Cross-validation give us a notion of the generalization error (i.e., test error) using parts of the training set as a validation set. This validation set is data that the trained model has not seen before, so if the model performs well in this part of the dataset it should generalize well in unseen data. However, as a fortunate partition might happen and generalization error might be underestimated, instead of using a single validation set we use K validation sets and we use the mean error in this K sets as the CV-error. This CV-error should give us a reliable estimation of the generalization error.

But, how can we use it to obtain the optimal hyperparameters of the model? If the CV-error is an estimation of the generalization error, the hyperparameter values with least CV-error would result in the least generalization error. As CV-error can be computed during training, we obtain a faster way to obtain the optimal values of the hyperparameters.

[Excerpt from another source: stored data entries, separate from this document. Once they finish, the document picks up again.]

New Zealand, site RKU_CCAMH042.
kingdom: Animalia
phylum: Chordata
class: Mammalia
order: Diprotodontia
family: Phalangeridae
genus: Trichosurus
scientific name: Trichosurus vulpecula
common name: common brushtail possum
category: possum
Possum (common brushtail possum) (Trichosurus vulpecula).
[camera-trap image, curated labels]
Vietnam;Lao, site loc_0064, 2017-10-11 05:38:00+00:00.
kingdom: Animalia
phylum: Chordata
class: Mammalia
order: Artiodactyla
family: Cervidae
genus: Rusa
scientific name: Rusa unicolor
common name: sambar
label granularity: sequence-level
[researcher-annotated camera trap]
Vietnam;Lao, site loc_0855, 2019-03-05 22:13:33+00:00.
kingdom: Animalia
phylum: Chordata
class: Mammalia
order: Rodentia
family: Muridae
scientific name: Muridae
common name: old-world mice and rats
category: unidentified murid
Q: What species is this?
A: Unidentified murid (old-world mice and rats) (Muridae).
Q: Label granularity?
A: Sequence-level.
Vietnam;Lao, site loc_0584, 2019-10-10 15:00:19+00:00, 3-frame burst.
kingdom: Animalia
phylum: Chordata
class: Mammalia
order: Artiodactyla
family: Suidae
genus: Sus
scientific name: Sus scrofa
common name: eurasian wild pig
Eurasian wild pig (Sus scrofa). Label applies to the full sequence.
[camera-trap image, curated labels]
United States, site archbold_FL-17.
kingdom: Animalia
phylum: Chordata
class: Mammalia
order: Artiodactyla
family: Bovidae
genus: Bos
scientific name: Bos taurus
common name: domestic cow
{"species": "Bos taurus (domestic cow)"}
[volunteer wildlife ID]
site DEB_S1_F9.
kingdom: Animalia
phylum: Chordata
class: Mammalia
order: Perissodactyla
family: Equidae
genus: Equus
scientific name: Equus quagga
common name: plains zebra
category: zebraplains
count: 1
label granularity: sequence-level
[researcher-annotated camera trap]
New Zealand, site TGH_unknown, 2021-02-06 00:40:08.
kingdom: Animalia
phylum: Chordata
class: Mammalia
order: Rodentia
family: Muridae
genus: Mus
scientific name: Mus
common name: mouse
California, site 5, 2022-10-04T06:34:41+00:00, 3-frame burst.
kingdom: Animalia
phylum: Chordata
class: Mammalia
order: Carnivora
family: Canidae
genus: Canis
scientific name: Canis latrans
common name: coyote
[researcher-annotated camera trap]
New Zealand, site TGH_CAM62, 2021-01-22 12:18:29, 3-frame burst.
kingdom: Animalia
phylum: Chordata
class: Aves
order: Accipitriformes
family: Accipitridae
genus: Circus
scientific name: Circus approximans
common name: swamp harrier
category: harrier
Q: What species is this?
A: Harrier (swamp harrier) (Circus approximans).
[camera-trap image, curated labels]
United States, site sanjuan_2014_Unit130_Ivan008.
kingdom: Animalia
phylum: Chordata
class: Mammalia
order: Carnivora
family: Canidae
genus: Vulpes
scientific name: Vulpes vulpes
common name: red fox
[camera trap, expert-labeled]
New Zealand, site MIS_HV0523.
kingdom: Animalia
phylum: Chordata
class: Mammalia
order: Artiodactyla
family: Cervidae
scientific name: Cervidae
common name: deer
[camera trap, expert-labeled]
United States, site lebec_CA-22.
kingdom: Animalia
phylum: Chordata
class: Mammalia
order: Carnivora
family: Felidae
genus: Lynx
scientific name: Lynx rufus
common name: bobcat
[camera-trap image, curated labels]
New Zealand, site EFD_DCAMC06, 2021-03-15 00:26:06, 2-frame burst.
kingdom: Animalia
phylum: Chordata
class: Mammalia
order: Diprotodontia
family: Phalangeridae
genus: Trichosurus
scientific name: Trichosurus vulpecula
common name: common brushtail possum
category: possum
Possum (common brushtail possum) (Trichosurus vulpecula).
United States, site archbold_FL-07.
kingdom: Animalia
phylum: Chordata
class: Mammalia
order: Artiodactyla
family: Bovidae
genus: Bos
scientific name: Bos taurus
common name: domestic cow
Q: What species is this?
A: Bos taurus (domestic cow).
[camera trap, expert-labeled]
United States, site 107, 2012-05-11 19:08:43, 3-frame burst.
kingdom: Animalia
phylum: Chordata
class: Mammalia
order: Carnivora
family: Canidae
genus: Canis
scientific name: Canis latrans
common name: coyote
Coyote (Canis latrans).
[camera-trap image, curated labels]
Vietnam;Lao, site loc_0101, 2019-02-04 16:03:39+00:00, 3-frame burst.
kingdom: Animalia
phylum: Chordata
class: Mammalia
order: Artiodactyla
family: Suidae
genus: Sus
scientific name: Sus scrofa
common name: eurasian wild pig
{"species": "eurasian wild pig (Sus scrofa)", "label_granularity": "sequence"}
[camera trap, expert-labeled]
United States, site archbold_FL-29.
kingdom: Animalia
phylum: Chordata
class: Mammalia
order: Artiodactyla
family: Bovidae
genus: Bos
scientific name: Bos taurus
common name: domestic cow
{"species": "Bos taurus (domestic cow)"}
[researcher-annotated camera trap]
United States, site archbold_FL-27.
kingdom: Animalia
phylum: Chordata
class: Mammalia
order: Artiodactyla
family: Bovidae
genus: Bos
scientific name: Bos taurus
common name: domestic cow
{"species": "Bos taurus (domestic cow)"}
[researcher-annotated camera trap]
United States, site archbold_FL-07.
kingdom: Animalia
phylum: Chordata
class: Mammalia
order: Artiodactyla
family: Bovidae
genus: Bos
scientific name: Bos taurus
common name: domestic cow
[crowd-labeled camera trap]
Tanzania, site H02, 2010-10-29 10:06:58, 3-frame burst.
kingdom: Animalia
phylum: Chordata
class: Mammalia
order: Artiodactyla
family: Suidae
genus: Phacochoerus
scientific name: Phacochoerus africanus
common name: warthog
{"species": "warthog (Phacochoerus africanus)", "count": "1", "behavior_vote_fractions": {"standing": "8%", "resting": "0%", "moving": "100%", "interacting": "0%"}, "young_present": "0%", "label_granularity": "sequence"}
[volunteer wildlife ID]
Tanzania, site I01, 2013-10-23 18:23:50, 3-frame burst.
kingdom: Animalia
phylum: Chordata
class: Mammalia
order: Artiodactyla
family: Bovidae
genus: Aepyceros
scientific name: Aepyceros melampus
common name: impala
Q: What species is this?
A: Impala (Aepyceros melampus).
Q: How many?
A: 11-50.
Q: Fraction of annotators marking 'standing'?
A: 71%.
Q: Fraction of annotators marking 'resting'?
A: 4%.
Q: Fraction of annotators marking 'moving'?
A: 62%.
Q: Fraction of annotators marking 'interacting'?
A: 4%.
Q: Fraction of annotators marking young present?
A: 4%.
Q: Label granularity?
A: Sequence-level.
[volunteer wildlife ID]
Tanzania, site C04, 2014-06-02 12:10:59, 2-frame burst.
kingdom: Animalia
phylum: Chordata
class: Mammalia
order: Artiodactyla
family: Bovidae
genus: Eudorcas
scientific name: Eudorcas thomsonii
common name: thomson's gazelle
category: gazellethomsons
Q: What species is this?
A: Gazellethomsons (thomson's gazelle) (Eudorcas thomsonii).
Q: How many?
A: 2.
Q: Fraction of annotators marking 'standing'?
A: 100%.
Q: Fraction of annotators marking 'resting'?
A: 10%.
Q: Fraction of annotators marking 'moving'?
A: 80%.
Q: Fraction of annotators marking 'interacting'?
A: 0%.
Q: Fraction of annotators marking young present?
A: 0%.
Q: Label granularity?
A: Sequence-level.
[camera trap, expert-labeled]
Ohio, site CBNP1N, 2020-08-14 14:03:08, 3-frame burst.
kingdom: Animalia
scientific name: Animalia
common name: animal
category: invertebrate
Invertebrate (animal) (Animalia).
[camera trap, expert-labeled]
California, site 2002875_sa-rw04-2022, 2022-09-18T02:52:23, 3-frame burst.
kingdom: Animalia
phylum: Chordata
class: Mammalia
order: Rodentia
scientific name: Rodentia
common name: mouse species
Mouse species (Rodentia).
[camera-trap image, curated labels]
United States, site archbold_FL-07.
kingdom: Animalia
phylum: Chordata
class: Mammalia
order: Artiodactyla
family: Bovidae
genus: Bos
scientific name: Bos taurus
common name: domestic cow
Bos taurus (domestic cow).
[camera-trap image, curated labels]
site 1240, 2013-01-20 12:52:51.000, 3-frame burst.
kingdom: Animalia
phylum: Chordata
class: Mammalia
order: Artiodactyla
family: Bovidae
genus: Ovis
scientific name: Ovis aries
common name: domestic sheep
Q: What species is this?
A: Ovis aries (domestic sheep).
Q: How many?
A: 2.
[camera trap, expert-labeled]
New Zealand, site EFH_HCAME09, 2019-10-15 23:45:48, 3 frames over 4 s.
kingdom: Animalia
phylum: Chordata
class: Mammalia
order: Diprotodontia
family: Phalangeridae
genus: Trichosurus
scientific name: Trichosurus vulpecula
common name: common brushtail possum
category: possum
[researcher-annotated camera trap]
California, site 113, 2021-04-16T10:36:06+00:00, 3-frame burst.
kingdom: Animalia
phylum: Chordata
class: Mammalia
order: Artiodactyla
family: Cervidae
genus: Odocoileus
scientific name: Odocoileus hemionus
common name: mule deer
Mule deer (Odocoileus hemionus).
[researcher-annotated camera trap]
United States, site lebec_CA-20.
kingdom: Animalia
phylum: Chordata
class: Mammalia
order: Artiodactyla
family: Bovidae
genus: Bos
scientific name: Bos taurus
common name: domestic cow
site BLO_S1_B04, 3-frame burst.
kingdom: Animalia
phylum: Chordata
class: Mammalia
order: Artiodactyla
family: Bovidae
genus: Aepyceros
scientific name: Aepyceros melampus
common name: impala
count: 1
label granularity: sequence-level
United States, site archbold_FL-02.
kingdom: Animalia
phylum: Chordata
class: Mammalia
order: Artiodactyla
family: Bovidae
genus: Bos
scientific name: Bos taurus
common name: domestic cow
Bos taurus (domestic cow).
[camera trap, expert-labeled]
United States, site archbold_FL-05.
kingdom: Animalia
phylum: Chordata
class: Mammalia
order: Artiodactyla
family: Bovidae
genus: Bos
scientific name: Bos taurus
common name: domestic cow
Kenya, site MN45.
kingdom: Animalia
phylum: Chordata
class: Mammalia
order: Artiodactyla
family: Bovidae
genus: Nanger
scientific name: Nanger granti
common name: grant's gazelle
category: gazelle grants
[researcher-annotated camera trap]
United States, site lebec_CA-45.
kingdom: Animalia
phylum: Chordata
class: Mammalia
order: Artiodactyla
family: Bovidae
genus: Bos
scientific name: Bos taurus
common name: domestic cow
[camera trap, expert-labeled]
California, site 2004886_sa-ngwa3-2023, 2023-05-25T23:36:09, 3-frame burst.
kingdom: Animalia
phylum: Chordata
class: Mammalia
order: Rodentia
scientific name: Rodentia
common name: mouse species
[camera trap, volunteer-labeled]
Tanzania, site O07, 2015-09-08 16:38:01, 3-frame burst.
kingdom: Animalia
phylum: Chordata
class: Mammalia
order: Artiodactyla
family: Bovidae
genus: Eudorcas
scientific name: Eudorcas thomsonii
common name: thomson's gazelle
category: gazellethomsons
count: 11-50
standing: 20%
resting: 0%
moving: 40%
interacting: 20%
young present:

Now that we know why we want cross validation, implement the `cross_validation` function. This function shall implement two cross validation methods:
- K-Fold cross validation
- Leave-one-out cross validation

Check this [link](https://machinelearningmastery.com/k-fold-cross-validation/) to know the details of each method.

In [None]:
from src.Lab2_6_CV import cross_validation

Now that we have the `cross_validation` function implemented, let's check which is the optimal value for `n_neighbors` in this problem.

In [None]:
# Initialize lists to store mean scores and standard deviations for each value of k
mean_scores = []
std_scores = []

# Define the range of k values to test
k_values = range(4, 80)

# TODO: Loop through each value of k, obtaining the mean accuracy score and the standard deviation of the accuracy score in cross validation

# TODO: Find the highest score and the corresponding optimal k
highest_score = None
optimal_k = None

print(f"Optimal value of k: {optimal_k} with a score of {highest_score:.2f}")

# Plotting
plt.figure(figsize=(10, 6))
plt.errorbar(k_values, mean_scores, yerr=std_scores, fmt='-o', ecolor='r', capsize=5, capthick=2, markersize=5, label='CV Score +/- std dev')
plt.axvline(x=optimal_k, linestyle='--', color='k', label=f'Optimal k: {optimal_k}')

plt.title('kNN Model Complexity: Cross-Validation Scores')
plt.xlabel('Number of Neighbors (k)')
plt.ylabel('CV Mean Score')
plt.legend()
plt.grid(True)
plt.show()


Now that we know the optimal value for `n_neighbors`, let's train a KNN model with this value of hyperparameter and check if the generalization error has improved.

In [None]:
# TODO: Train model with k=optimal_k
model = None
model.fit(X_train, y_train)

In [None]:
# TODO: Calculate accuracy in training and test for KNN with k=optimal_k
acc_train = None
acc_test = None
print(f'Accuracy, train = {acc_train} test = {acc_test}')

### Sensitivity analysis
- Does the number of folds affects the optimal value of `n_neighbors`? Why or why not?
> Write your answer here

- What happens with the computational time if you increment the number of folds?
> Write your answer here

- Does it worth to increase the number of folds? Is the CV error a better proxy of the test set?
> Write your answer here